**TASKS**
A) From which court was this case appealed, according to the case header?
B) Retype the case header word for word, between "United States Court" and "Ga., for defendant-appellee.", inclusive.

**DOCUMENT PASSAGE**
....
524 F2d 1278 Dunlop v. Davis
524 F.2d 1278
22 Wage & Hour Cas. (BN 625, 78 Lab.Cas. P 33,323
John T. DUNLOP, Secretary of Labor, United States Department
of Labor, Plaintiff-Appellant,
Wayne DAVIS, Defendant-Appellee.
United States Court of Appeals,
Dec. 24, 1975.
William J. Kilberg, Sol. of Labor, Donald S. Shire, Assoc. Sol., Jacob I. Karro, U. S. Dept. of Labor, Washington, D. C., Beverley Worrell, Regional Sol., U. S. Dept. of Labor, Atlanta, Ga., Carin A. Clauss, Assoc. Sol., Washington, D. C., for plaintiff-appellant.
Murphy & Witcher, Michael L. Murphy, Bremen, Ga., for defendant-appellee.
Appeal from the United States District Court for the Northern District of Georgia.
Before COLEMAN, AINSWORTH and SIMPSON, Circuit Judges.
....
**DATASET SECTION**
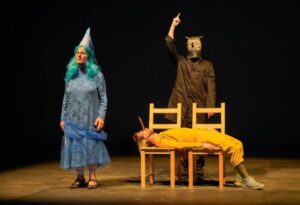 Pinocchio - una scena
....
**SOLUTION SET**
A) The United States District Court for the Northern District of Georgia.

B)
United States Court of Appeals,
Dec. 24, 1975.
William J. Kilberg, Sol. of Labor, Donald S. Shire, Assoc. Sol., Jacob I. Karro, U. S. Dept. of Labor, Washington, D. C., Beverley Worrell, Regional Sol., U. S. Dept. of Labor, Atlanta, Ga., Carin A. Clauss, Assoc. Sol., Washington, D. C., for plaintiff-appellant.
Murphy & Witcher, Michael L. Murphy, Bremen, Ga., for defendant-appellee.